Deep end it was — but with slight trepidation. Only slight, though, since the former Chesterton assistant and head coach at Andrean and Hobart looks like he’s in midseason form during the first week of official practice.
“When you walk out the door you didn’t think about it,” McCormack said about the difference between being a freshman coach and the head honcho.
“Now being a head coach, you sit here the whole day thinking, ‘OK, I’ve got to make sure this kid’s not in any trouble, this kid got his form signed, this kid needs shoes, this kid’s got an ankle ...’ When I was coaching ninth grade, when I went home after football, I didn’t think about football. So the next question you’re going to ask me is why would you sign up for this again? I don’t know, glutton for punishment, I guess. I was hoping Jeromy wouldn’t do this for a couple years, to be honest, so I’d have time to evaluate whether I liked it better this way or not. But now that I’m back in, it’s like I never got out. We’re right back at it and I’m enjoying it.”
If it were any other school looking for a head coach — and there were plenty in a busy offseason — McCormack would have passed.
But when the school you live less than a mile away from needs a coach, in the city in which you’ve lived for a very long time, it’s hard to say no.
“The first time Coach talked to us, he said, ‘I’m a Portage guy,’” said senior lineman Justin Givens, playing for his third different coach in high school. “He said, ‘I was meant to be here and I’ll be here until my kids graduate from high school.’”
Considering those two children are still in grade school, that means McCormack could be the Portage coach longer than the eight years he was the Hobart coach.

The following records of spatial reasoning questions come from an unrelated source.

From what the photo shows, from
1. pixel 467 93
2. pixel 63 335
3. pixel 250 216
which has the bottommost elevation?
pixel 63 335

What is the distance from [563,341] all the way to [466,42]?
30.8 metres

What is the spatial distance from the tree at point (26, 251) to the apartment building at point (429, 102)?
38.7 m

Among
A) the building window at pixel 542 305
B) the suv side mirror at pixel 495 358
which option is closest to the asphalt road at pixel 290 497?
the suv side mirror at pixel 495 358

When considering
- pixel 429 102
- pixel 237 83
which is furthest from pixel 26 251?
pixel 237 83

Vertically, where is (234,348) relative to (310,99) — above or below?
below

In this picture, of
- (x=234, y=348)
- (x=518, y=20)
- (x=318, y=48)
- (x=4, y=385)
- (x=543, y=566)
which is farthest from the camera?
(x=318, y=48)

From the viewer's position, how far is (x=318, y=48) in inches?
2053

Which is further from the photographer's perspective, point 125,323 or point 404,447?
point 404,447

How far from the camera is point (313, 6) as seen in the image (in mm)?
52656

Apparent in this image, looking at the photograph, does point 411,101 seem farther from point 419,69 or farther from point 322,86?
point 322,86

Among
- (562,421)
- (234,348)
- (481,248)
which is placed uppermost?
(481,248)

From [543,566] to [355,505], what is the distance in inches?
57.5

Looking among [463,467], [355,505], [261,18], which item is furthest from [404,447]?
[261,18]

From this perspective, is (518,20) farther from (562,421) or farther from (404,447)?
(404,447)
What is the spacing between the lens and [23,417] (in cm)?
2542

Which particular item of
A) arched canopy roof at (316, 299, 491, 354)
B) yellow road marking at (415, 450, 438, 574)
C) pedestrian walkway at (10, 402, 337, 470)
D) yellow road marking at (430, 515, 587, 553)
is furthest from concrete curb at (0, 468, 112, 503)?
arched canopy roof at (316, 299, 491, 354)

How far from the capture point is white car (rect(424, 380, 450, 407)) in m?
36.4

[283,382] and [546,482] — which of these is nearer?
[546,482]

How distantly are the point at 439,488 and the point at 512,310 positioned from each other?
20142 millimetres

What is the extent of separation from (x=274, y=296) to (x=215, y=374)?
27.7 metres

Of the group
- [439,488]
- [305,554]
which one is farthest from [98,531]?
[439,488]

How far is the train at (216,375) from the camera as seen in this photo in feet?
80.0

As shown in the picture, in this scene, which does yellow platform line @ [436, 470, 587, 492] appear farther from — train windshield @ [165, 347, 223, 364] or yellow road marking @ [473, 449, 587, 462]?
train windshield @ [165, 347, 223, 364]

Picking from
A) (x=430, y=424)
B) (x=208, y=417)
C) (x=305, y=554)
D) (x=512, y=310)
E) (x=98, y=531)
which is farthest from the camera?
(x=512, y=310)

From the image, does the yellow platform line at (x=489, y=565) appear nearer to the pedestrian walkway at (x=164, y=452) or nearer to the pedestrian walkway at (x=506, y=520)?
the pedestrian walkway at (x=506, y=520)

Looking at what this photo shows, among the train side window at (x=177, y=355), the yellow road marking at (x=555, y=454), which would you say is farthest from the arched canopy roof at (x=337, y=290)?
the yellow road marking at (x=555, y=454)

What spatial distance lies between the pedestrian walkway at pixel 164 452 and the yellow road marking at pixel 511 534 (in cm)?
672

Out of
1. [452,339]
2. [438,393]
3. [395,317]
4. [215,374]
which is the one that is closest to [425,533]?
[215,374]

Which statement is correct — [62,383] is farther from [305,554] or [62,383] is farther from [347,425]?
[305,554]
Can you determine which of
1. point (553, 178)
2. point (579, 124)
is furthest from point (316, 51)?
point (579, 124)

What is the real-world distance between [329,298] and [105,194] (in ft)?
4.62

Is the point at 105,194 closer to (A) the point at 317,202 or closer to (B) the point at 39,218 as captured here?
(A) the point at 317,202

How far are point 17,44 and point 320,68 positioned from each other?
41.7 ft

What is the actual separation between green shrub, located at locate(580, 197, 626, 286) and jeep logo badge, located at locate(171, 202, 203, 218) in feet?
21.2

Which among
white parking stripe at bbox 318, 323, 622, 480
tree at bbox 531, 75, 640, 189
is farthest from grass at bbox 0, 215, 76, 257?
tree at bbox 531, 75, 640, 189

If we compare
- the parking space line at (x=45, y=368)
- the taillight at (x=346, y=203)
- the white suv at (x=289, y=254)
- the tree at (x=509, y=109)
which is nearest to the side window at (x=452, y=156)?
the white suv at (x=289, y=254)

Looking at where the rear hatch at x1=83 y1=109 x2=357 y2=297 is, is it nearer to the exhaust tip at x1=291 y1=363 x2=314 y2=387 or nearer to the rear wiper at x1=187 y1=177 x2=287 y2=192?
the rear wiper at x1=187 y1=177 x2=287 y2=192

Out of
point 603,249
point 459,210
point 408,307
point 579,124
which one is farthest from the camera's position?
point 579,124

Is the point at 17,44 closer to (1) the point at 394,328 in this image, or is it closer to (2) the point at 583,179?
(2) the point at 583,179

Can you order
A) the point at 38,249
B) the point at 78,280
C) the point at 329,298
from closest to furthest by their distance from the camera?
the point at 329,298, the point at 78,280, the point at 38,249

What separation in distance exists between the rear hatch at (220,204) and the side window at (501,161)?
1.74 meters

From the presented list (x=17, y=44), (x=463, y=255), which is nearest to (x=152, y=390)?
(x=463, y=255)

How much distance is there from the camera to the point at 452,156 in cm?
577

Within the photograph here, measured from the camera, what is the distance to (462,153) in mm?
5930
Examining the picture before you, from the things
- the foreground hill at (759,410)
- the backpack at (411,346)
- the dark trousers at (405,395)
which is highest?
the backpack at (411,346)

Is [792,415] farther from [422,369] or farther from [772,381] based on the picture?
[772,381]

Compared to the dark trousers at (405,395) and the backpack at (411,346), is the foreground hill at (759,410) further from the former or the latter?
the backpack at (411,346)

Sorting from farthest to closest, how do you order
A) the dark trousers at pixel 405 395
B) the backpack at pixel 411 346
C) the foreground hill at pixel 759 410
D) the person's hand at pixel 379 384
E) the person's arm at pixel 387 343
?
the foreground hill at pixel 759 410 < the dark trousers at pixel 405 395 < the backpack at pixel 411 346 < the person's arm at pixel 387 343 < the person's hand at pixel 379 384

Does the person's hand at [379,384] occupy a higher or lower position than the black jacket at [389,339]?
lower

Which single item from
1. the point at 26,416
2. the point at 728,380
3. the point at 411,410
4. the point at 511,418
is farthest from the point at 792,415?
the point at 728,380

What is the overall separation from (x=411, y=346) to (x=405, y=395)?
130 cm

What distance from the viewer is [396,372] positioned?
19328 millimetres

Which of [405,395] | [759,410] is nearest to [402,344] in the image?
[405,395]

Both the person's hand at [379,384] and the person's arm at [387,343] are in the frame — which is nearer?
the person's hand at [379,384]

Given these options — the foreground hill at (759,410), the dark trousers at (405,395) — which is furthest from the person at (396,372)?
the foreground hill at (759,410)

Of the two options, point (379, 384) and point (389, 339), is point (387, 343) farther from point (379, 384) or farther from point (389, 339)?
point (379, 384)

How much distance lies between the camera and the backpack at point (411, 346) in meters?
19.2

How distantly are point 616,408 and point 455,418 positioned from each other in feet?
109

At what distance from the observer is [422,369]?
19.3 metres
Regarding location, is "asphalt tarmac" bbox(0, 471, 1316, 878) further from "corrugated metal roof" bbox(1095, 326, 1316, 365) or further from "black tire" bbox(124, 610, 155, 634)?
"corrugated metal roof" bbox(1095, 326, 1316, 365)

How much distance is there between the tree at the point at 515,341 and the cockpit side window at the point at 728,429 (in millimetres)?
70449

It’s plain to see the comfort level has returned for McCormack as he roams the field during practice, running the gamut of emotions from an occasional smile and compliment — “Nice decision,” he told one of his young quarterbacks — to inevitable yelling and the trademark McCormack sarcasm: “That’s a great run ... for a loss of 2 yards.”
But there are definitely some aspects of coaching at a big school — the second largest in Northwest Indiana — that McCormack has to get used to.
“Right now we have 92 (kids),” he said. “But at the same time, numbers are overrated. Lowell went to the state championship game a few years ago with 40 guys on their roster. If numbers were the No. 1 factor to determine success, why doesn’t China win every gold medal in the Olympics?
“It means you have to coach differently. You’re coaching 92, so you’ve got to organize practice differently. It’s going to be an adjustment for me.”
One change in particular is that McCormack can be more generous as a coach, with plenty of players to choose from.
“Why not get more kids an opportunity to play?” he said. “In the long run, if more kids feel like they’re potentially part of the plan, the happier they are and the more they’re willing to come and work.”